Extract provided =
Segment Open
From the genetic domain, HLA-DRB1 (HLA-DRB1*1503, HLA-DRB1*0301, HLA-DRB1*08), HLA-DQB1 (HLA-DQB1*0201, HLA-DQB1*0602), HLA-DQA1 (HLA-DQA1*0501) and FCCR3A alleles were included. Genomic DNA was extracted using the PureGene kit (Gentra Systems, Minneapolis, Minnesota, USA) following the manufacturers recommendations. HLA-DRB, HLA-DQB1 and HLA-DQA1 were genotyped as previously described.24 FCGR alleles were genotyped by pyrosequencing (Biotage, Charlottesville, Virginia, USA) using gene specific primers.25
Behavioural and psychological variables included social support, ascertained with the Interpersonal Support Evaluation List (ISEL) where higher scores indicate better social support;26 learned helplessness, ascertained with the Rheumatology Attitude Index (RAI) where higher scores indicate higher levels of helplessness27 and abnormal illness-related behaviours, ascertained with the Illness Behaviour Questionnaire (IBQ) where higher scores indicate more abnormal illness-related behaviours.28 Finally, self-reported health-related quality of life physical and mental functioning was ascertained with the Short Form-36 (SF-36) physical and mental components summary measures (PCS and MCS, respectively) where higher scores indicate better function.
Statistical analyses
Features from the different domains for patients with acute vs insidious onset lupus were compared by univariable analyses using the χ2 and Student t tests for categorical and continuous variables, respectively. Then, a multivariable analysis, with acute onset lupus as the dependent variable, using conditional logistic regression with a backward selection method was examined. All variables with a p value ≤0.10 as per the univariable analyses were entered in the model; gender, a possible confounder, was entered in the model. All statistical analyses were performed using SPSS software, V.11.0 (SPSS, Chicago, Illinois, USA).
RESULTS
A total of 631 patients were included in these analyses; 94 (15%) of them had acute onset disease. Patients were predominantly women (89.1%) and middle age (mean (SD) 36.5 (12.6) years). All ethnic groups were represented, 117 (18.5%) were Hispanics from Texas, 102 (16.3%) were Hispanics from Puerto Rico, 234 (37.1%) were African–American, and 178 (28.1%) were Caucasians. The total disease duration was 5.5 (3.6) years.
Segment Closed
Work to complete =
A – Name every questionnaire or index the lupus study excerpt uses to assess behavioral, psychological or quality-of-life variables.
B – Please carry on the lupus study excerpt, starting after its last sentence.
The records are independent material, unrelated to the lupus study excerpt.

Listed entries =
Segment Open
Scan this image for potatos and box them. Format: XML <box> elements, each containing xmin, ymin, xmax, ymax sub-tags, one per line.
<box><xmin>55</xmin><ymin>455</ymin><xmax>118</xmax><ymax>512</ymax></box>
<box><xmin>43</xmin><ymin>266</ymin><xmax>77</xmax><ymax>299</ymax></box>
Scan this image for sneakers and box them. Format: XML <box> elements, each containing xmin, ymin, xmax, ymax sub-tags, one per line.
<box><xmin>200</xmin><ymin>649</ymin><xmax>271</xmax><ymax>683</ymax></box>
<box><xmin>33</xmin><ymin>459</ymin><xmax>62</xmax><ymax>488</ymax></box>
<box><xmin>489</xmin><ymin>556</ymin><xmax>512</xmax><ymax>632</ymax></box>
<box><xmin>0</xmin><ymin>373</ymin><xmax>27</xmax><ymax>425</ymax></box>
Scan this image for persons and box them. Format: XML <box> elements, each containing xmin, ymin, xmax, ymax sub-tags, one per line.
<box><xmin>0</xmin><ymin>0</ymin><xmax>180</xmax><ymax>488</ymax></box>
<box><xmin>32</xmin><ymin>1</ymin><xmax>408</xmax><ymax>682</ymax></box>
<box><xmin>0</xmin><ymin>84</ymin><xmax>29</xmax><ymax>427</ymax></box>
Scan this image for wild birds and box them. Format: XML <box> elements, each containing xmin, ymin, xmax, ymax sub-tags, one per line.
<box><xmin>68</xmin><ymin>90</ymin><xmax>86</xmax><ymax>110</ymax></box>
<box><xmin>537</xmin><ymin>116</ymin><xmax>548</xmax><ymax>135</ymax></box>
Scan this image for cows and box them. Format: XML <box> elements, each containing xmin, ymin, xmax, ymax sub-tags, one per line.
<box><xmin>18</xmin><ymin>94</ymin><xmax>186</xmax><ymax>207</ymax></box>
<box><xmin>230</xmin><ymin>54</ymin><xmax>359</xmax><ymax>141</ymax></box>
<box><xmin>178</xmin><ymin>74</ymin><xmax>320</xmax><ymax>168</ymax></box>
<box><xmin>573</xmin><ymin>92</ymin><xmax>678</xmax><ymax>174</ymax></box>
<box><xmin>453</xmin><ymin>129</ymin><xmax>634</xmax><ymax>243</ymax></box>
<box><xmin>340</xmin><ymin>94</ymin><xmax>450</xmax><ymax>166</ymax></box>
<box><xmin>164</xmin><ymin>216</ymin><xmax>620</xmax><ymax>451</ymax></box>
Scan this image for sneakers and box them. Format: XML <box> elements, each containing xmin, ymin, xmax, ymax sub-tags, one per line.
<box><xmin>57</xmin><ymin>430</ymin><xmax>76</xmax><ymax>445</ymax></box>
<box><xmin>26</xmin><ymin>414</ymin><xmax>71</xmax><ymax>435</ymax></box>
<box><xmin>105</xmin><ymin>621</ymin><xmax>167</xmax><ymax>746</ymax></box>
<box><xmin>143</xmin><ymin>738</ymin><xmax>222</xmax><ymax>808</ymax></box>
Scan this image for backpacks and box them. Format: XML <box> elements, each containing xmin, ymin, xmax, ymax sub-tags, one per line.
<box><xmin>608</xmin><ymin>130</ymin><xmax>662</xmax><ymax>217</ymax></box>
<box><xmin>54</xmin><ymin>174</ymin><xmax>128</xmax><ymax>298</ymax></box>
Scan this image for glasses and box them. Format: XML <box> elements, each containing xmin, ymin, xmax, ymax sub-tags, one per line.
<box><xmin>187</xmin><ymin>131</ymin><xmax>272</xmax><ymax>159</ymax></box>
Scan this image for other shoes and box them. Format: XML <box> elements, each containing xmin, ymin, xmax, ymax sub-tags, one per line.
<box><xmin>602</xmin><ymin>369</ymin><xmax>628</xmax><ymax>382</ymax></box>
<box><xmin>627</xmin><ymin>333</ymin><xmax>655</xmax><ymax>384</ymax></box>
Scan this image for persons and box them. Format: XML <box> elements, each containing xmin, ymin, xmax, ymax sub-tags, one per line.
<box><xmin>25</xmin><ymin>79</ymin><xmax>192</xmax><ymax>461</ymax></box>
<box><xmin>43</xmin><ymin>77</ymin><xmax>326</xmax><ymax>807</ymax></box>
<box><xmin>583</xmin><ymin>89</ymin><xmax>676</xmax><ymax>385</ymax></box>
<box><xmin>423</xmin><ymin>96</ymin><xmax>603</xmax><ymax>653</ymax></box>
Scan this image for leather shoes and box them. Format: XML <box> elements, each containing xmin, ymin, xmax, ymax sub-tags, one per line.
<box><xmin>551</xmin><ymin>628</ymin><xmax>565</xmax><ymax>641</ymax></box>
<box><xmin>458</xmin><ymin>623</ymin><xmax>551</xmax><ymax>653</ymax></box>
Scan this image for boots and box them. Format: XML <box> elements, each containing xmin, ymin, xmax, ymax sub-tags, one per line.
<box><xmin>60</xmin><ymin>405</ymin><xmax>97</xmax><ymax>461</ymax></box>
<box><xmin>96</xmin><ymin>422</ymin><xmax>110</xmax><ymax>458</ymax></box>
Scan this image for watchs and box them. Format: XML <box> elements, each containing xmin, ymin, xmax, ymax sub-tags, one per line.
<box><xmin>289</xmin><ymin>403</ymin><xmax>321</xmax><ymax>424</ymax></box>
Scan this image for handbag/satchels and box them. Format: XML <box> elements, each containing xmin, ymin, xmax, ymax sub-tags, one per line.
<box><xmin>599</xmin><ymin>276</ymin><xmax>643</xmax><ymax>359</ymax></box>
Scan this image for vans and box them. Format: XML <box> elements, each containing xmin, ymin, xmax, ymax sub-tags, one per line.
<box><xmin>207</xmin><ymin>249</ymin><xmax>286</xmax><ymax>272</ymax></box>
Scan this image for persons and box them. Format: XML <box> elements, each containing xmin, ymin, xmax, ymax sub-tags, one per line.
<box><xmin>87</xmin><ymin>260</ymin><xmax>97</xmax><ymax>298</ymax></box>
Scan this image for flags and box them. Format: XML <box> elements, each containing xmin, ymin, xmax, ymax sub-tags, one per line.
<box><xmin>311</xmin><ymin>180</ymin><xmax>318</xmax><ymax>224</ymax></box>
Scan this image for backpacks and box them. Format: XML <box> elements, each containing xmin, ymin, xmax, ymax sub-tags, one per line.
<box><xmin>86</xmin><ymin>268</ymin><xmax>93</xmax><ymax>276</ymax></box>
Segment Closed
Exercise results =
A – Interpersonal Support Evaluation List (ISEL), Rheumatology Attitude Index (RAI), Illness Behaviour Questionnaire (IBQ), Short Form-36 (SF-36)

B –
Univariable analyses
Table 1 shows selected baseline socioeconomic demographic and healthcare utilisation features. Patients with acute onset lupus were more likely to be younger, of Hispanic (from Texas) ethnicity, less educated and less likely to have health insurance. Hospitalisations were also more frequent among them.
Table 1.
Baseline socioeconomic demographic and healthcare utilisation features of LUMINA patients according to type of disease onset
| Acute onset lupus |
|||
|---|---|---|---|
| Variable | Yes (n = 94) | No (n = 537) | p Value |
| Age, mean (SD) | 32.1 (12.1) | 37.4 (12.6) | <0.001 |
| Female gender, % | 92.6 | 88.9 | 0.311 |
| Ethnicity, % | <0.001 | ||
| Hispanic (Texas) | 35.1 | 15.8 | |
| Hispanic (Puerto Rico) | 5.3 | 18.2 | |
| African–American | 42.6 | 36.0 | |
| Caucasian | 17.0 | 30.0 | |
| Marital status, married, % | 41.3 | 49.8 | 0.136 |
| Education, years, mean (SD) | 11.8 (3.1) | 13.2 (3.0) | <0.001 |
| Poverty*, % | 37.2 | 32.6 | 0.403 |
| Health insurance, % | 60.9 | 83.2 | <0.001 |
| Yearly outpatient visits, weighted average (SD) | 2.7 (3.6) | 2.6 (3.2) | 0.404 |
| Total hospitalisations, mean (SD) | 0.9 (1.2) | 0.5 (0.8) | 0.003 |
| Exercising, % | 38.5 | 41.4 | 0.603 |
| Smoking, % | 12.0 | 14.0 | 0.596 |
| Drinking, % | 6.5 | 10.6 | 0.228 |
| Using recreational drugs, % | 3.3 | 1.1 | 0.113 |
As per US Federal government guidelines.
LUMINA, lupus in minorities, nature vs nurture.
Patients with acute onset lupus were more likely to have accrued more ACR classification criteria at diagnosis and to exhibit renal, cardiopulmonary and haematological involvement over time more frequently. The weighted average SLAM-R and SDI at last visit were also higher among patients with acute disease onset. By contrast, this patient group was less likely to have skin and musculoskeletal involvement over the duration of the disease. The proportions of deceased patients were comparable in both groups. These data are depicted in table 2.
Table 2.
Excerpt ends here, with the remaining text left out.